Так наоборот, я чувствую себя довольно защищенным, потому что мои стихи – это лучшее, что я умею делать. Как говорила Кира Муратова: «Среди своих картин я чувствую себя как среди детей, которые защищают свою мать». Да, я защищен профессиональной деятельностью, потому что в быту все беззащитны.
Понимаете, жизнь (как любил говорить Бродский, хотя не он придумал эту фразу) – достаточно вспомнить, чем она кончается. В жизни мы проигрываем всегда, а в искусстве не всегда, а в культуре не всегда. Более того, в жизни мы всегда неправы – перед стариками, перед детьми. А в искусстве мы бываем правы. Отдельные догадки оказываются точными.
«Как попасть на ваши концерты в Грузии, где они будут?» Я не могу сказать, где они будут, потому что я… передо мной грузинская афиша, но я по-грузински не читаю. Могу тестя спросить, разбудить и срочно спросить: «Как эта улица называется?»
В любом случае, 23-го лекция, 24-го лекция про будущее российской культуры после Путина. 24-го же – вечер стихов и презентация книжки, книжку напечатали в Тбилиси (дополнительный тираж, спасибо). Это вообще мне понравилось – делать такой print on demand там, где будешь выступать. Не таскать с собой литературу, а печатать ее на месте. На счет прав мы с Виталием Кабаковым, первым издателем, договорились. И где могу, я эту книгу допечатаю. А 25-го в Батуми – лекция о грузинском романтизме, об этом литературном Ренессансе, о его причинах, механизме, о причинах его исчерпанности. Начиная примерно от Важи Пшавела и заканчивая группой «Голубые роги».
В основном это мой шанс поговорить про Галактиона [Табидзе], потому что Галактион Табидзе – это не просто величайший грузинский лирик, но это еще и европейский поэт, чей синтаксис, чья манера строить фразу, вот эти безумные цепочки прилагательных, – они в огромной степени предопределили развитие не только грузинской, но и европейской лирики, они влияли подсознательно, растворяясь в крови. И на Целана они влияли, и на Галковского, потому что действительно… Понимаете, в основе поэтики Табидзе лежит такой похмельный стыд, разочарование, это поэт уже постромантического склада. А с другой – какое-то безумное вдохновение. И не зря в его стихотворениях есть дождь, ливень, бури… Как в стихотворении «Отступник» – ливень вокруг него, он один на мосту, а над ним в небе никого. Он отступил от бога, стоит один, среди ливня вверху и клокотания воды внизу, а над ним в небе нет никого. Страшное такое стихотворение.

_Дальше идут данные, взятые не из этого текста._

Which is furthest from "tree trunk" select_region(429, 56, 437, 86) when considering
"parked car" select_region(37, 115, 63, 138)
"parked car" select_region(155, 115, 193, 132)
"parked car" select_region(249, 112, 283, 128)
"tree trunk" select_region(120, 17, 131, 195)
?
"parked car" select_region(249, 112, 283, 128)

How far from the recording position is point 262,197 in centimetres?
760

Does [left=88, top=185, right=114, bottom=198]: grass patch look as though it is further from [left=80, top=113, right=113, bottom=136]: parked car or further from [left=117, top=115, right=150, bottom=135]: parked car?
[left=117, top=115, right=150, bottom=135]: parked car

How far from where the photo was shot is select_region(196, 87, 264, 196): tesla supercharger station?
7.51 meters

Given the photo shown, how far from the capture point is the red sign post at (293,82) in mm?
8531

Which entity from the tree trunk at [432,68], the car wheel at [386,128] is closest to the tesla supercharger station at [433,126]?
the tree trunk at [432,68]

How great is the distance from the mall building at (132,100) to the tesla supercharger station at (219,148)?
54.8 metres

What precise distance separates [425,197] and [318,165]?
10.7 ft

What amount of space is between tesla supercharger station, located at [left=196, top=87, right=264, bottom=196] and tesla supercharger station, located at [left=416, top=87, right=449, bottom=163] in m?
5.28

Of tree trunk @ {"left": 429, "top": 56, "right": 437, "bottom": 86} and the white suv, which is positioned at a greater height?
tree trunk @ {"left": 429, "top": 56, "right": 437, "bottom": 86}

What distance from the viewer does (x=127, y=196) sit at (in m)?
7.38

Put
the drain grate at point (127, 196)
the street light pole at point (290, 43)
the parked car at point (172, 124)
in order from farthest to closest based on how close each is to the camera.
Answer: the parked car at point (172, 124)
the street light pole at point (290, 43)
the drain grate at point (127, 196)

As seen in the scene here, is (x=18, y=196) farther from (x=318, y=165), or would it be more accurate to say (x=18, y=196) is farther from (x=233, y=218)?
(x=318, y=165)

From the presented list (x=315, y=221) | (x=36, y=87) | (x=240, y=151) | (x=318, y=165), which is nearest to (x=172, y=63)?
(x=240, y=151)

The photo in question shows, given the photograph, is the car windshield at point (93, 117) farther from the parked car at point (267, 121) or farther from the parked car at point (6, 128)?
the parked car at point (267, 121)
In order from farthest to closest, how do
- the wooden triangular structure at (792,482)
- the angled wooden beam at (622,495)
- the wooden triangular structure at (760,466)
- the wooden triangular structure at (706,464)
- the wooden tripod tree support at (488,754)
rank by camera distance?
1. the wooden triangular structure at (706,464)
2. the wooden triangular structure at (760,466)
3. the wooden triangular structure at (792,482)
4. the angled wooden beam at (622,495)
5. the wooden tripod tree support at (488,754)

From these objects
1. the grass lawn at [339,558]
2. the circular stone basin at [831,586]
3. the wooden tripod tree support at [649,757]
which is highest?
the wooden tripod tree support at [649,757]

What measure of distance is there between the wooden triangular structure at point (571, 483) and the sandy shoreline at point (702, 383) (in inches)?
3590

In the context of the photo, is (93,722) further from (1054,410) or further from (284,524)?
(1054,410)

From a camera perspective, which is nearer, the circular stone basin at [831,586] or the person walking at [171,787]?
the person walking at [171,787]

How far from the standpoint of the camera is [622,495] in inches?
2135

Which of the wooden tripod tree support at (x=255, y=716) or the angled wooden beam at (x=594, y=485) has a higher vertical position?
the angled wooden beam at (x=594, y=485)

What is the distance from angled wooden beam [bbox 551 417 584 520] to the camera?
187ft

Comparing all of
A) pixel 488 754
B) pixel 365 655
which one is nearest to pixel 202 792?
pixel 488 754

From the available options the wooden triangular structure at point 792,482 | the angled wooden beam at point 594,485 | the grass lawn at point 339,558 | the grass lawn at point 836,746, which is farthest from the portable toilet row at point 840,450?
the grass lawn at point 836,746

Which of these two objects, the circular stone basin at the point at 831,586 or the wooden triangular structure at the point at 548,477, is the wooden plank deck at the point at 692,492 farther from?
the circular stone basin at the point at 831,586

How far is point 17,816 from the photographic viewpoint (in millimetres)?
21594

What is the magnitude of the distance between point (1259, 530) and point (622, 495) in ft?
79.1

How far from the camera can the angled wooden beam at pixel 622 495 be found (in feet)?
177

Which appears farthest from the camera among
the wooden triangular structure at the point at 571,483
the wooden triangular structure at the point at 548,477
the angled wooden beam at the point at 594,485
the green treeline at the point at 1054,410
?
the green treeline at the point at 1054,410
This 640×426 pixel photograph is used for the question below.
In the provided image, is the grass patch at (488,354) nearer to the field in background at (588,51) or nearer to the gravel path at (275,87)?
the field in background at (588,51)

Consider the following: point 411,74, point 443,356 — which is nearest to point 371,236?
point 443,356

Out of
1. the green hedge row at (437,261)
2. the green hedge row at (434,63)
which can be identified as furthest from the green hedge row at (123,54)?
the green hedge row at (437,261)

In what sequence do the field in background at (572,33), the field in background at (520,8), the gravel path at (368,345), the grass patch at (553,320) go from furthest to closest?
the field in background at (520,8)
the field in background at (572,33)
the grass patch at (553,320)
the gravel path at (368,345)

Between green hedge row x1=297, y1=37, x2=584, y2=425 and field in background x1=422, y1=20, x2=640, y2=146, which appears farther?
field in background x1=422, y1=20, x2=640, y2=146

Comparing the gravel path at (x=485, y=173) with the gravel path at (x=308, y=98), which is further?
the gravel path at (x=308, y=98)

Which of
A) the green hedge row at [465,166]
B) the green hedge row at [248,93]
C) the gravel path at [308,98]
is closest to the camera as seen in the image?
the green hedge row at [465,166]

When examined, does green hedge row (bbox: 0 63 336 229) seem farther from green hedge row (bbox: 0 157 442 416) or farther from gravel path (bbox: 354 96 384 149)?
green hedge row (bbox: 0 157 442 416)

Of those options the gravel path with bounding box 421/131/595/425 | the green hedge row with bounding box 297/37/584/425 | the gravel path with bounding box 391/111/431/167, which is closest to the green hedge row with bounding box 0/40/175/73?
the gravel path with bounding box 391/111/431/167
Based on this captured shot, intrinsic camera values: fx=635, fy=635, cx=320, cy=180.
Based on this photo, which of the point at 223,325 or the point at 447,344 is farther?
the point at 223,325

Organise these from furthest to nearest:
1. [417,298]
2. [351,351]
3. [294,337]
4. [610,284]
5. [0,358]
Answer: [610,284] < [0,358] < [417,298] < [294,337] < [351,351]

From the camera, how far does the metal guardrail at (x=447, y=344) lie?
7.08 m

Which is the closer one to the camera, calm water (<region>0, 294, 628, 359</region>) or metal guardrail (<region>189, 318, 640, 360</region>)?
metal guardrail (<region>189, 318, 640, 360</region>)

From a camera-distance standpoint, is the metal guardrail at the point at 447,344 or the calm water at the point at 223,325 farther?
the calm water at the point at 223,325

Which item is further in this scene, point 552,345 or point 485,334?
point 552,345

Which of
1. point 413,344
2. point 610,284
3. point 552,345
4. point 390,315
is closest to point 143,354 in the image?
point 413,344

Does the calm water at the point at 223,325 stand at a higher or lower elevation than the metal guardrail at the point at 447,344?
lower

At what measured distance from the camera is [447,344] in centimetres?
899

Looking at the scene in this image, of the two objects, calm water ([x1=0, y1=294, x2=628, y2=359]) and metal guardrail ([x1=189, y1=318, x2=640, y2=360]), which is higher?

Это стихи о буре – причем буре путаной, несущейся куда-то. Я помню, я спросил Окуджаву: «Вот вы показывали свои стихи Пастернаку». Он говорит: «Да, и очень раскаиваюсь. Я отнял у него 40 минут». Я ему говорю: «Ну хорошо, но ведь вашим дядей, то есть мужем вашей расстрелянной тетки Ольги был Галактион, самый известный и великий поэт Грузии. Почему вы не показали ему?» Он сказал: «Ясно было, что мои скучные и простые стихи совершенно не нужны Галактиону. Галактион был величайший грузинский лирик, он обитал в своих облаках, и я никогда даже не говорил с ним о стихах. Он был всегда для меня где-то в отдельном измерении».
Кстати, тогда же Окуджава сказал потрясающую вещь: Галактион дал три самых точных определения жизни поэта: «Жизнь моя летящая, ползущая и текучая». Это гений так мог сказать. Действительно, потому что жизнь поэта полна ползучих компромиссов и оплачена все-таки великолепными взлетами. И поскольку главные два состояния Табидзе – полет и стыд, – этим она была близка Ахмадуллиной. Не потому, что жизнь поэта – это череда опьянений и похмелий или, скажем, надежд и разочарований. Ни для кого не тайна, что Табидзе возлагал на революцию определенные надежды. Но очень быстро все понял, в поэме о Джоне Риде уже все понятно.
Просто для Табидзе это ощущение упоения и стыда, вот эта цепочка из трех определений – «текучая, ползущая и летящая», – это самое точное, что можно сказать о самоощущении постромантика. Жизнь ползет, но в ней случаются какие-то удивительные прорывы и взлеты, которыми все это оплачено. Тициан Табидзе, двоюродный брат Галактиона, был на этом фоне гораздо более нормальным.
Я понимаю, почему Пастернак переводил и чтил Тициана, а Галактиона любил издали. Потому что Галактион – это то, чем Пастернак умел быть с той же стихией дождя. А Тициан – это то, чем он хотел быть. Он же мечтал быть прозаиком, мечтал быть рационально мыслящим человеком. И Тициан привлекал его своей бальзаковской статью.
Он плотен, он шатен,
Он смертен, и, однако,
Таким, как он, Роден
Изобразил Бальзака.
Он хотел был быть таким сангвиником, а был таким – ничего не поделаешь – холерического склада поэтом, страшно темпераментным, действительно летящим. Галактион был для него слишком близок, а Тициан – это то, чем он хотел быть. И Паоло [Яшвили], конечно, отчасти. Хотя Паоло – это еще одна крайности, это такое рыцарство, опаленное языками подземельного огня. И этот пепел всегда слоем на нем лежал.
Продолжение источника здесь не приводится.